— BEGIN Passage given —
Amy Adams can brighten up the
room, or at least light up the screen, which is what she does in this
bigger and more colourful sequel to the 2006 hit. She plays a sassy 30s
film star version of Amelia Earhart, busting at the seams with her love
of flying and sense of adventure. She also has an impetuous crush on the
hero, Larry Daley (Ben Stiller),
whom she is helping navigate, this time, through the Smithsonian museums
in Washington D.C.
The first Night at the Museum
worked beautifully as an advertisement for the American Museum of
Natural History, and this seems destined to do the same for the National
Air and Space Museum and the National Gallery of Art. It had to be this
way, since without it the filmmakers would never have received
permission to film in the real locations. Think of it as the
Top Gun for museums.
We find Larry having left his life as a night guard behind and instead
running a successful infomerical business. Smartly dressed and cruising
around in a chauffeured vehicle, he heads back for a visit his old haunt
on Central Park West. He discovers that his old friends, including
Owen Wilson as Jedediah and
Steve Coogan as Roman Emperor
Octavius, are to be transported to storage in the Federal Archives
underneath the National Mall in D.C.
— END Passage given —
— BEGIN Dataset excerpts —
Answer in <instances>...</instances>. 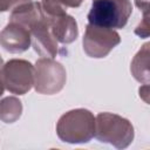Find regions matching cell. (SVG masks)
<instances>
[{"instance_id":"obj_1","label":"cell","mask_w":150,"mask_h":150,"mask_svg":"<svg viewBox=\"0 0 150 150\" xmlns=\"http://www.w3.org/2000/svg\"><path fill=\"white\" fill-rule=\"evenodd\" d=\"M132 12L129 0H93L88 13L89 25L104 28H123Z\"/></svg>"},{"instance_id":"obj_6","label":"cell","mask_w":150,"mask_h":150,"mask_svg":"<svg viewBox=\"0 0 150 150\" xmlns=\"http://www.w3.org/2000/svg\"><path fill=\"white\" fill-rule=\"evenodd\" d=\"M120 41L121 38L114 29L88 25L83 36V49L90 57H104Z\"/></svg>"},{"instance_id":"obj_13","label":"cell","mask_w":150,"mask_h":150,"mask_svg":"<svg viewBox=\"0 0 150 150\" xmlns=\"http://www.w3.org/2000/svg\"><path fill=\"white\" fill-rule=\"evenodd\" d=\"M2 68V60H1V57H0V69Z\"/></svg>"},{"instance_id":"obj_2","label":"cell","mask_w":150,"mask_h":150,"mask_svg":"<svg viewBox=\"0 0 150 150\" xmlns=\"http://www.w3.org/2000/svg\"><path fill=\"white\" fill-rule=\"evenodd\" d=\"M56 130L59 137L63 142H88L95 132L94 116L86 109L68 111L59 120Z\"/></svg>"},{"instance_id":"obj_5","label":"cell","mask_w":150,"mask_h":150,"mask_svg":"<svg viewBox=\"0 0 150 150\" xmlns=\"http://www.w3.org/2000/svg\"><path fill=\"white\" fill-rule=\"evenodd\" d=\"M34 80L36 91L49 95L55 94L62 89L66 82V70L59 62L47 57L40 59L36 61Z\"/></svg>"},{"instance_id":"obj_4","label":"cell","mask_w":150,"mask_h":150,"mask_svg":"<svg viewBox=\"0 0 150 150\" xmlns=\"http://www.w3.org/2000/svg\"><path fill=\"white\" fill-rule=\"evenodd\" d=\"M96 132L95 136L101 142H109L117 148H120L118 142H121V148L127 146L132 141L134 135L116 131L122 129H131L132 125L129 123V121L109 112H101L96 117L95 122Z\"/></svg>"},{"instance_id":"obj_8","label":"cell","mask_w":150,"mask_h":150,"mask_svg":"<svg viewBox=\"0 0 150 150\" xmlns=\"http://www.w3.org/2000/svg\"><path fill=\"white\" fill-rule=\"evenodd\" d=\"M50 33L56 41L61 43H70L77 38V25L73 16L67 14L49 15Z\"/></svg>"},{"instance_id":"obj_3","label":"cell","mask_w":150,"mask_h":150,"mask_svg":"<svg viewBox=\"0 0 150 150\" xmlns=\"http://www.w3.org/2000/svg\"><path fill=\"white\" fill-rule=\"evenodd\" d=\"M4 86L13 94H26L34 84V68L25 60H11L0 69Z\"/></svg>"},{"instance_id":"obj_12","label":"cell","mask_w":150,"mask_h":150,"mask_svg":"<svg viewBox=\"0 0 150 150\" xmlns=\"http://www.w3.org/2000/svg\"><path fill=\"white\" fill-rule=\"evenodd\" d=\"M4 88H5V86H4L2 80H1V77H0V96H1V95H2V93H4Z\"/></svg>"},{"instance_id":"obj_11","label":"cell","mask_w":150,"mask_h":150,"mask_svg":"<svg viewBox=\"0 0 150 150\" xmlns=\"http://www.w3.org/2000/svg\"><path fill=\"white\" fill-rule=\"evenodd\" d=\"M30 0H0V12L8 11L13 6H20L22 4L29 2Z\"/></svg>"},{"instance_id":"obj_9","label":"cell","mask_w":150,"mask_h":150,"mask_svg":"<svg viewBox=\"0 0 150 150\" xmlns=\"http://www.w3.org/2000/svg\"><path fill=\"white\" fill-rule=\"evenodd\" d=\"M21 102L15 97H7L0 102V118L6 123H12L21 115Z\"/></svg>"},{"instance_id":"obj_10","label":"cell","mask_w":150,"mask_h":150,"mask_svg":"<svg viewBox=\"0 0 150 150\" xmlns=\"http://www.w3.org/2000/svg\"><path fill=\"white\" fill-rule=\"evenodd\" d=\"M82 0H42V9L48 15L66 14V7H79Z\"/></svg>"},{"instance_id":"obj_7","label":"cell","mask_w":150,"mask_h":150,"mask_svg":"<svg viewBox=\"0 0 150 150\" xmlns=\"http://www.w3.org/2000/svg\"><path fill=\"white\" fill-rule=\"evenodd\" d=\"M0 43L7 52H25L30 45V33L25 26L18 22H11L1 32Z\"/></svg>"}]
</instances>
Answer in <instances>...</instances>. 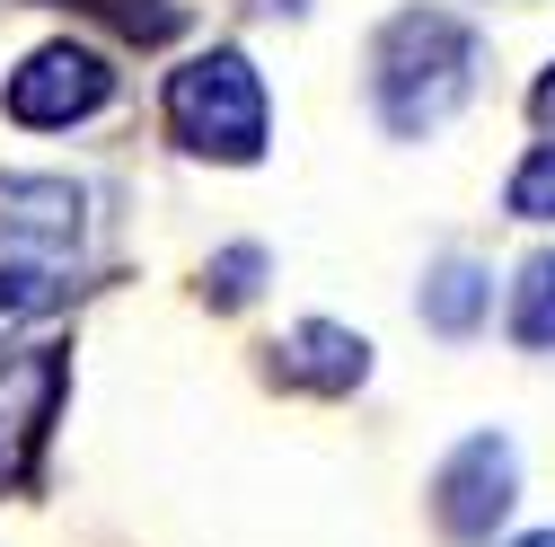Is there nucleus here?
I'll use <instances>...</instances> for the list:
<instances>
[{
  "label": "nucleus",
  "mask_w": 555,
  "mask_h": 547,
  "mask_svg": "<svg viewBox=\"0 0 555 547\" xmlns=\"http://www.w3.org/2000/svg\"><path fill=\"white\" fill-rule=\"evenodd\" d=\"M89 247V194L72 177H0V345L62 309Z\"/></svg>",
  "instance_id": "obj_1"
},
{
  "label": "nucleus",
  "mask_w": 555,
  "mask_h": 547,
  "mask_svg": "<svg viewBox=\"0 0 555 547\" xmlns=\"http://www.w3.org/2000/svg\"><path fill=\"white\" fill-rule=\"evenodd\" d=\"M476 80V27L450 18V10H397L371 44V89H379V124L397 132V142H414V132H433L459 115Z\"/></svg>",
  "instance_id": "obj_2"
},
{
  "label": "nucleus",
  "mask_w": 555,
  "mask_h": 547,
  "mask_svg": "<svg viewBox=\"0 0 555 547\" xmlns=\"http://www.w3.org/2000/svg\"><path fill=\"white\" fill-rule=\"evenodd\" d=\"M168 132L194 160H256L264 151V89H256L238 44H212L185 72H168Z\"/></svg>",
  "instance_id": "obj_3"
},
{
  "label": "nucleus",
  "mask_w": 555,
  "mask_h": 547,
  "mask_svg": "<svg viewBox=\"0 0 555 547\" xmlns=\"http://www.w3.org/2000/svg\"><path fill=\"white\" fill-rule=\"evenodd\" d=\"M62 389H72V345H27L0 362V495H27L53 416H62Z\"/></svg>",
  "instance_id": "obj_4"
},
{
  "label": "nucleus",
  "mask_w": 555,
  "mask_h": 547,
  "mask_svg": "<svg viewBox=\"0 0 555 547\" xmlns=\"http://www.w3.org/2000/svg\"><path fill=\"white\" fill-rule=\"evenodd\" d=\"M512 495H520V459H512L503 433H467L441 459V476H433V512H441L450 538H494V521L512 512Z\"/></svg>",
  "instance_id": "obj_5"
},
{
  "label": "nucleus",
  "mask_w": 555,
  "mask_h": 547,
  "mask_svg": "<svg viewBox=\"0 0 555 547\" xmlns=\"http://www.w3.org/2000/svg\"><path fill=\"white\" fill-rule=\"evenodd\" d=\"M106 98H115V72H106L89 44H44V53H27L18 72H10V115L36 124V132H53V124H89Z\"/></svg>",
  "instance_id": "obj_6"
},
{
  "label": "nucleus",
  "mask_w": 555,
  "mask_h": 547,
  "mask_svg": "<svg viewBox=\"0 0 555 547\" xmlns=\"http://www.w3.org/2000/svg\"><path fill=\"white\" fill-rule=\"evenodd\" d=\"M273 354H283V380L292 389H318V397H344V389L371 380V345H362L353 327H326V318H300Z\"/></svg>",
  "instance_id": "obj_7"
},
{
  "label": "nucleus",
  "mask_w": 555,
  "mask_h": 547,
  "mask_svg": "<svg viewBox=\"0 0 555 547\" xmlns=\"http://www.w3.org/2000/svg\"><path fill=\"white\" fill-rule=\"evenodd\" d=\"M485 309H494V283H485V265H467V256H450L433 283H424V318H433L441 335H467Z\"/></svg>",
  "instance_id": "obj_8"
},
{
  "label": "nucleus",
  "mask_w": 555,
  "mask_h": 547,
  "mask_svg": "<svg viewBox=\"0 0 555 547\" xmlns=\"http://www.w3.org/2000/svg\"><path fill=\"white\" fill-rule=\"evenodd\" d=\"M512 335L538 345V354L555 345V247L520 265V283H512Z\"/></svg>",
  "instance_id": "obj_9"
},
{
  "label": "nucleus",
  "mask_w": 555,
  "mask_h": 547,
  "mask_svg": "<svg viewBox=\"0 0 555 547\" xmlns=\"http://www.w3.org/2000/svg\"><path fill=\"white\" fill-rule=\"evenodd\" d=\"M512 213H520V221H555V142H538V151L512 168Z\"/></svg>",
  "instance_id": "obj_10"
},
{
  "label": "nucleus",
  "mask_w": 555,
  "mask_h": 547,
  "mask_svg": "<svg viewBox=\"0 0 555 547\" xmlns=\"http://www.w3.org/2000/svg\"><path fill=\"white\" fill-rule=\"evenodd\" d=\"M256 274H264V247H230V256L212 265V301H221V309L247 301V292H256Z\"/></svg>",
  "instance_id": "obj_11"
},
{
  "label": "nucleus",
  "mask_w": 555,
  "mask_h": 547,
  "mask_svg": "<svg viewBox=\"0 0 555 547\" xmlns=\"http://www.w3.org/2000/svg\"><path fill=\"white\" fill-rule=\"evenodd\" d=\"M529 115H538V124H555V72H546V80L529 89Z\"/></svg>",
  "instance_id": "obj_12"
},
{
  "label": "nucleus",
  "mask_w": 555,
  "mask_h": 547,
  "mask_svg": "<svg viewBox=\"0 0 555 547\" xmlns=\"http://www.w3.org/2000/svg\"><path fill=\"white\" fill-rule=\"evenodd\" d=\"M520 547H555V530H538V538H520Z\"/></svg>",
— END Dataset excerpts —
*Task details:*
Pick up the review of the Night at the Museum sequel after its final sentence and keep writing it.

*Exercise output:*
Robin Williams' Teddy Roosevelt is to be left behind, presumably
because Williams wasn't keen on the sequel.
It's for the best since Larry encounters far more engaging characters on
his subsequent rescue mission. They include Adams' aforementioned Amelia
and Hank Azaria, channeling Boris
Karloff, as the evil Pharaoh Kahmunrah. Kahmunrah plans to open the
gates the underworld so he can rule the Earth (or something). He is
aided by the womanizing Napoleon, plain confused Ivan the Terrible and a
young, black and white Al Capone, who inexplicably never gets to fire
his Tommy gun. Maybe that was a clause in the filmmakers' Smithsonian
contract.
Like many high-budget sequels, the number of characters and ideas
flattens the narrative, but many of those are so exuberant it hardly
matters. A visit to the Lincoln memorial, flying the Wright flyer inside
the Air and Space Museum and, best of all, jumping into the famous
Alfred Eisenstaedt photo of a sailor kissing a nurse on V-J day in Times
Square, 1945, flash by one after another. Larry's character arc is
predictable, and the message to kids that they should "do what they find
fun" is obvious, but it's affable and inoffensive. It sits more
comfortably than the occasional lapses into juvenile humour, which will
amuse only the most undemanding kids.
The Blu-ray release is superb and heavy on special features. There are
two commentary tracks, one by director
Shawn Levy and another from the writers,
Ben Garant and
Thomas Lennon. There are twelve
featurettes, the best of which is a twenty minute "A Day in the Life of
Director/Producer Shawn Levy", which follows him on a particularly
effects-heavy day of shooting, and is a great insight into the
day-to-day process of creating a big-budget feature. There's also over
half an hour of deleted scenes, many which are alternative versions of
scenes in the film with different improvisations, and a gag reel mainly
featuring Azaria and Ricky Gervais,
who plays the original museum's director.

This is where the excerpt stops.